For a moment, I’m stunned silent. There’s no way I heard her correctly. “You can’t be serious.”
She goes on, “I know it sounds old-fashioned, but I work with many families who need to discreetly ensure the purity of their daughters. It’s just a quick exam—”
I shake my head. “No. You’ve got to be kidding me. I’m not doing that.”
Her lips purse as she sets down her bag. “I understand that your very high-profile marriage is contingent upon you being a virgin on your wedding night. Is that correct?”
What the fuck? “I was not told that. Ever.” I can’t stop shaking my head.
“Well, you’re being told now.” Everything about her goes cold, icy, and I realize she might very well be a nurse, but her practice is aimed at a certain clientele—those who like to control their women—and she’s going to protect her business and her reputation despite any protests from me.

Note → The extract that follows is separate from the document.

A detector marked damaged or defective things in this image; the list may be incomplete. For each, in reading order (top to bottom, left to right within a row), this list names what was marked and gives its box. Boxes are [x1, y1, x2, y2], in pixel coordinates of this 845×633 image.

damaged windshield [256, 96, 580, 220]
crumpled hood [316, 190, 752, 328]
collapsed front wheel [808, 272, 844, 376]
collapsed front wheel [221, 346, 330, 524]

“This is sexual assault,” I say, panic pitching my voice higher. “It’s a violation.”
The nurse ignores me. “We don’t have an exam table, so the couch will have to do. I’ll need a moment to set up and then you can lie down,” she says briskly.
She starts pulling things out of her bag and then covers the couch in a white sheet, followed by a paper drape. I can’t look away, the horror growing inside me. How is this happening right now?
After the nurse sets out a tray of tools, she turns back to me. “If you’re not a virgin, the groom demands a higher incentive to marry you. Do you understand?”
Incentive? Am I a bride or a farm animal?
She pats the couch. “Come and sit down, please.”
“No.” I shake my head. “I don’t think I will.”
Her chin lifts. “I’ve been instructed to call on Terk for assistance if needed. Please don’t make this more difficult than it has to be.”
Oh, hell no. That beast would be more than happy to look under my skirt.
Fighting the urge to panic, I move hesitantly to the couch and feel myself sink onto it. And then something happens to me. I just…check out. My brain registers that things are happening, but I’m in a fog, not present enough to fully experience them.
I’ve wanted to make love with Marco, so many times. Thank God I never did.
“Just breathe,” Debra says, lowering my hem over my knees and then moving away from me to peel off her gloves.
It’s done.
She gathers up her things while I lie there, trying to process it all.
“I’m happy to report to your family that all is as it should be. Have a nice wedding.”
Seconds later, the door opens and shuts.
I sit up and smooth my dress down, looking at the far wall but not focusing on anything.
The door opens and shuts again. Cigar smoke. Heavy footfalls.
“At least you’ve done one thing right. But from here on out, you will stop behaving like a slutty teenager, do you understand?
You could have ruined us.” Uncle Sergio thrusts a sheet of paper into my hand.
“This is the date and shop address for your wedding gown fitting. You will be there and you will have a smile on your face. Now thank me for not telling your fiancé what you’ve been doing. ”
He holds a hand out to me like he’s the Pope or something. Closing my eyes, I lean over and kiss his knuckles. “Thank you, Uncle.”
My words come out flat, but I don’t care. It’s all I can manage.
“Good. By the way, you have exactly four outfits in your room that I’ve approved, and nothing else. Your bedroom and closet doors have been removed, and your window will have a new alarm on it, since you have proven yourself unable to be trusted.”
I nod silently. What else can I do? There’s no way for me to fix any of this.
Romeo, Romeo, wherefore art thou, Romeo?
If he’s smart, he’ll stay far away from me. Marco has his own future—one he’ll make for himself. I can’t let it end tragically because of me.
But it doesn’t stop me from wanting him.